##### GIVEN RECORDS

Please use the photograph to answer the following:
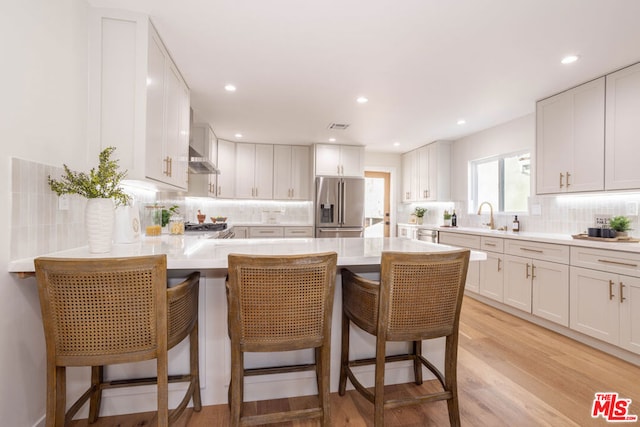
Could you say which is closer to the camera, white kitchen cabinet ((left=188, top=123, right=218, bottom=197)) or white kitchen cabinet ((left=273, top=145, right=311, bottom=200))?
white kitchen cabinet ((left=188, top=123, right=218, bottom=197))

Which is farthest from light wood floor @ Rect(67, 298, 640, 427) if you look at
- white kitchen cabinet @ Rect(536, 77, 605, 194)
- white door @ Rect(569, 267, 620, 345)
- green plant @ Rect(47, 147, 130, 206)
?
white kitchen cabinet @ Rect(536, 77, 605, 194)

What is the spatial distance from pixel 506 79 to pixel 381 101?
1.19m

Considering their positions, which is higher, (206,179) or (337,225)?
(206,179)

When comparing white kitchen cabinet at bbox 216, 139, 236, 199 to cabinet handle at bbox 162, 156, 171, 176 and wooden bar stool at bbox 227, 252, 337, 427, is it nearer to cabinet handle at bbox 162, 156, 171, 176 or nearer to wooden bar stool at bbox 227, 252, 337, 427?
cabinet handle at bbox 162, 156, 171, 176

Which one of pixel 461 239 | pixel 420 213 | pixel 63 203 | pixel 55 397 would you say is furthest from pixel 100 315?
pixel 420 213

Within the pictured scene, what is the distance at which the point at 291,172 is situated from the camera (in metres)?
5.52

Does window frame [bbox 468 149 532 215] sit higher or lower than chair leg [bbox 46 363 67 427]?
higher

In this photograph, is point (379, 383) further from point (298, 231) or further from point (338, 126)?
point (298, 231)

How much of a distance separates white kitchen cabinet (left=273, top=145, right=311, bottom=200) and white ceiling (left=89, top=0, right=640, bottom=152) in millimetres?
1689

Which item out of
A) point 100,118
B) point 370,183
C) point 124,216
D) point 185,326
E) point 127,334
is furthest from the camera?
point 370,183

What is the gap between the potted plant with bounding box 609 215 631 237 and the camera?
264cm

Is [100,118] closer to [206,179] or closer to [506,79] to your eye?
[206,179]

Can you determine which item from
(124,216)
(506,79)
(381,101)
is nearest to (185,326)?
(124,216)

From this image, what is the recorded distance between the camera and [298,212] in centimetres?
586
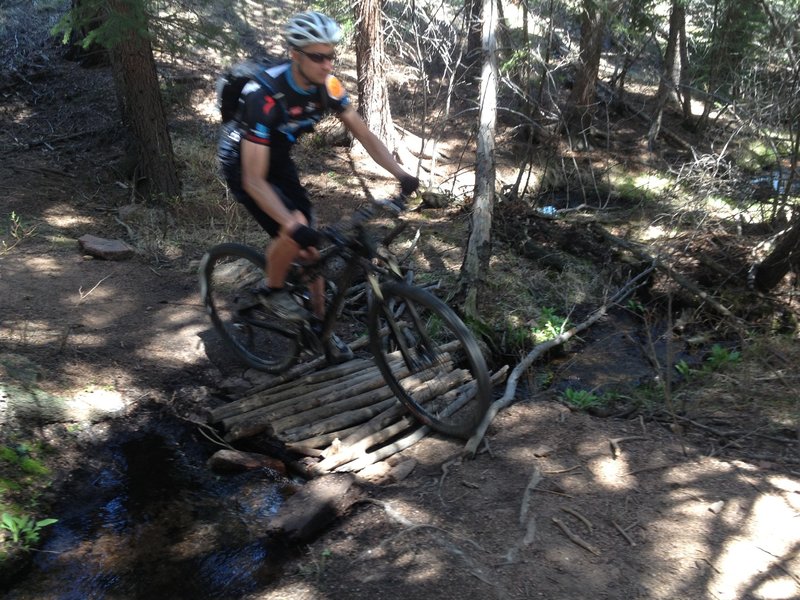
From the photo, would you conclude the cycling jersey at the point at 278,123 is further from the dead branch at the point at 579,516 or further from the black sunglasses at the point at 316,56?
the dead branch at the point at 579,516

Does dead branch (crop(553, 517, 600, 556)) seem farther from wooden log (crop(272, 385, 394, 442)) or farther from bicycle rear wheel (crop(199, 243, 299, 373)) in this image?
bicycle rear wheel (crop(199, 243, 299, 373))

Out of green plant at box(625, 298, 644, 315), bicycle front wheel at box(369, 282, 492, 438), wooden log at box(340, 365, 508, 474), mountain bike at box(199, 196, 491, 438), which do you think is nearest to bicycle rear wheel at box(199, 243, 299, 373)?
mountain bike at box(199, 196, 491, 438)

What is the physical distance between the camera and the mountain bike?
Answer: 3.94 meters

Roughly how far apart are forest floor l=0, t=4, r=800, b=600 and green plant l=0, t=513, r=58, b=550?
0.14 meters

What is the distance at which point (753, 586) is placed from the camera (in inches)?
113

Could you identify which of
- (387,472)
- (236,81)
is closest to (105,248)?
(236,81)

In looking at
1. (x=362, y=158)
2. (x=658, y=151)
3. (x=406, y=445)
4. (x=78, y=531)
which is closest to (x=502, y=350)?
(x=406, y=445)

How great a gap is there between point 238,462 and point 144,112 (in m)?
5.57

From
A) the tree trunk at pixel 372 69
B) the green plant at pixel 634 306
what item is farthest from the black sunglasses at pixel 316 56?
the tree trunk at pixel 372 69

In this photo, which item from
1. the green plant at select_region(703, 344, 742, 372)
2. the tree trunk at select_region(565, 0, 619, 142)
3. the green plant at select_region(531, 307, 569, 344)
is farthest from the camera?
the tree trunk at select_region(565, 0, 619, 142)

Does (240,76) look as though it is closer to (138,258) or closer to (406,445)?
(406,445)

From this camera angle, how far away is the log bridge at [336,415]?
4285mm

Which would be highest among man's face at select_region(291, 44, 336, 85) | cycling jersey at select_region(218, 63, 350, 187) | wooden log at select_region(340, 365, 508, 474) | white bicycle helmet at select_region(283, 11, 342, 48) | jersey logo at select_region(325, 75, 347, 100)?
white bicycle helmet at select_region(283, 11, 342, 48)

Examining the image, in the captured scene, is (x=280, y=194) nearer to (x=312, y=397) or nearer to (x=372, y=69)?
(x=312, y=397)
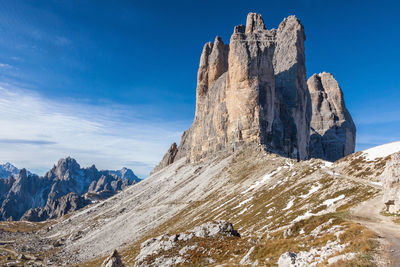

##########

■ YOUR INSTRUCTIONS ■
List every line in the entries above that contains the string "wheel", matching case exactly.

■ ANSWER TO THE PROBLEM ■
Does dead branch (crop(553, 517, 600, 556)) seem farther from wooden log (crop(272, 385, 394, 442)) or farther from bicycle rear wheel (crop(199, 243, 299, 373)) in this image?
bicycle rear wheel (crop(199, 243, 299, 373))
Out of green plant at box(625, 298, 644, 315), bicycle front wheel at box(369, 282, 492, 438), wooden log at box(340, 365, 508, 474), mountain bike at box(199, 196, 491, 438), which do you think is nearest to bicycle rear wheel at box(199, 243, 299, 373)?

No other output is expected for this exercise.